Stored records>
((

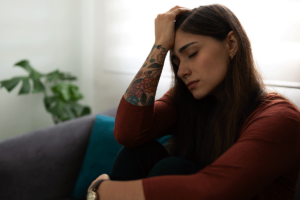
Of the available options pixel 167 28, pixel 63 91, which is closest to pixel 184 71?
pixel 167 28

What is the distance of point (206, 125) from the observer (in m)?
1.00

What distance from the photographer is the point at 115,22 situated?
200 centimetres

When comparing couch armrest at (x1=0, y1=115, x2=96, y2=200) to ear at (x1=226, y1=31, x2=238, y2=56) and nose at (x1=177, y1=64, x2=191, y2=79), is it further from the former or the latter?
ear at (x1=226, y1=31, x2=238, y2=56)

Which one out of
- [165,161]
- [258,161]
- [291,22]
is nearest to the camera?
[258,161]

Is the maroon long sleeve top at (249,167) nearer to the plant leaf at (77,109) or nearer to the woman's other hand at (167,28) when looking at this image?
the woman's other hand at (167,28)

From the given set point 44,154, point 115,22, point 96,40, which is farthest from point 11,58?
point 44,154

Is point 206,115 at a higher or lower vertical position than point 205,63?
lower

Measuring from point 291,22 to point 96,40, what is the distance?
1.58 m

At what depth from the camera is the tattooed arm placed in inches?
34.2

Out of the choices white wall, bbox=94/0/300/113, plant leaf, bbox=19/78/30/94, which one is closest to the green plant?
plant leaf, bbox=19/78/30/94

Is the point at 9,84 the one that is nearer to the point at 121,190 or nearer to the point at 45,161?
the point at 45,161

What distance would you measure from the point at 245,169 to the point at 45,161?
1026mm

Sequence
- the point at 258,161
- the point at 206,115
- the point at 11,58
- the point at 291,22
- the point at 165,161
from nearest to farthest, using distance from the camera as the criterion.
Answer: the point at 258,161, the point at 165,161, the point at 206,115, the point at 291,22, the point at 11,58

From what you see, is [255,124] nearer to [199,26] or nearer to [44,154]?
[199,26]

))

Exercise requirements>
Copy out the rows above verbatim, starting with the line containing "What is the distance of" and ending with the line containing "200 centimetres", both included.

Solution to this problem>
What is the distance of point (206, 125) from the observer (in m)?
1.00

What distance from the photographer is the point at 115,22 situated?
200 centimetres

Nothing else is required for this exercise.